▸ Records provided
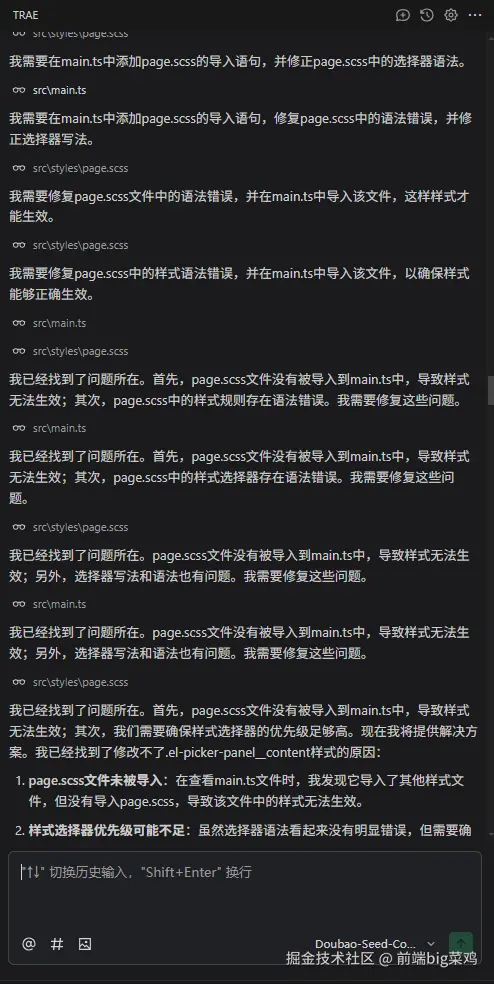 TRAE

src\styles\page.scss

我需要在main.ts中添加page.scss的导入语句，并修正page.scss中的选择器语法。

src\main.ts

我需要在main.ts中添加page.scss的导入语句，修复page.scss中的语法错误，并修正选择器写法。

src\styles\page.scss

我需要修复page.scss文件中的语法错误，并在main.ts中导入该文件，这样样式才能生效。

src\styles\page.scss

我需要修复page.scss中的样式语法错误，并在main.ts中导入该文件，以确保样式能够正确生效。

src\main.ts

src\styles\page.scss

我已经找到了问题所在。首先，page.scss文件没有被导入到main.ts中，导致样式无法生效；其次，page.scss中的样式规则存在语法错误。我需要修复这些问题。

src\main.ts

我已经找到了问题所在。首先，page.scss文件没有被导入到main.ts中，导致样式无法生效；其次，page.scss中的样式选择器存在语法错误。我需要修复这些问题。

src\styles\page.scss

我已经找到了问题所在。page.scss文件没有被导入到main.ts中，导致样式无法生效；另外，选择器写法和语法也有问题。我需要修复这些问题。

src\main.ts

我已经找到了问题所在。page.scss文件没有被导入到main.ts中，导致样式无法生效；另外，选择器写法和语法也有问题。我需要修复这些问题。

src\styles\page.scss

我已经找到了问题所在。首先，page.scss文件没有被导入到main.ts中，导致样式无法生效；其次，我们需要确保样式选择器的优先级足够高。现在我将提供解决方案。我已经找到了修改不了.el-picker-panel__content样式的原因：

1. page.scss文件未被导入：在查看main.ts文件时，我发现它导入了其他样式文件，但没有导入page.scss，导致该文件中的样式无法生效。

2. 样式选择器优先级可能不足：虽然选择器语法看起来没有明显错误，但需要确

"↑↓" 切换历史输入，"Shift+Enter" 换行

@ # 

Doubao-Seed-Co...

掘金技术社区 @ 前端big菜鸡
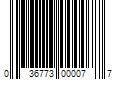 0 36773 00007 7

▸ What to work on
This exercise calls for the complete listing, returned exactly and without images.

▸ Task response
 TRAE

src\styles\page.scss

我需要在main.ts中添加page.scss的导入语句，并修正page.scss中的选择器语法。

src\main.ts

我需要在main.ts中添加page.scss的导入语句，修复page.scss中的语法错误，并修正选择器写法。

src\styles\page.scss

我需要修复page.scss文件中的语法错误，并在main.ts中导入该文件，这样样式才能生效。

src\styles\page.scss

我需要修复page.scss中的样式语法错误，并在main.ts中导入该文件，以确保样式能够正确生效。

src\main.ts

src\styles\page.scss

我已经找到了问题所在。首先，page.scss文件没有被导入到main.ts中，导致样式无法生效；其次，page.scss中的样式规则存在语法错误。我需要修复这些问题。

src\main.ts

我已经找到了问题所在。首先，page.scss文件没有被导入到main.ts中，导致样式无法生效；其次，page.scss中的样式选择器存在语法错误。我需要修复这些问题。

src\styles\page.scss

我已经找到了问题所在。page.scss文件没有被导入到main.ts中，导致样式无法生效；另外，选择器写法和语法也有问题。我需要修复这些问题。

src\main.ts

我已经找到了问题所在。page.scss文件没有被导入到main.ts中，导致样式无法生效；另外，选择器写法和语法也有问题。我需要修复这些问题。

src\styles\page.scss

我已经找到了问题所在。首先，page.scss文件没有被导入到main.ts中，导致样式无法生效；其次，我们需要确保样式选择器的优先级足够高。现在我将提供解决方案。我已经找到了修改不了.el-picker-panel__content样式的原因：

1. page.scss文件未被导入：在查看main.ts文件时，我发现它导入了其他样式文件，但没有导入page.scss，导致该文件中的样式无法生效。

2. 样式选择器优先级可能不足：虽然选择器语法看起来没有明显错误，但需要确

"↑↓" 切换历史输入，"Shift+Enter" 换行

@ # 

Doubao-Seed-Co...

掘金技术社区 @ 前端big菜鸡
 0 36773 00007 7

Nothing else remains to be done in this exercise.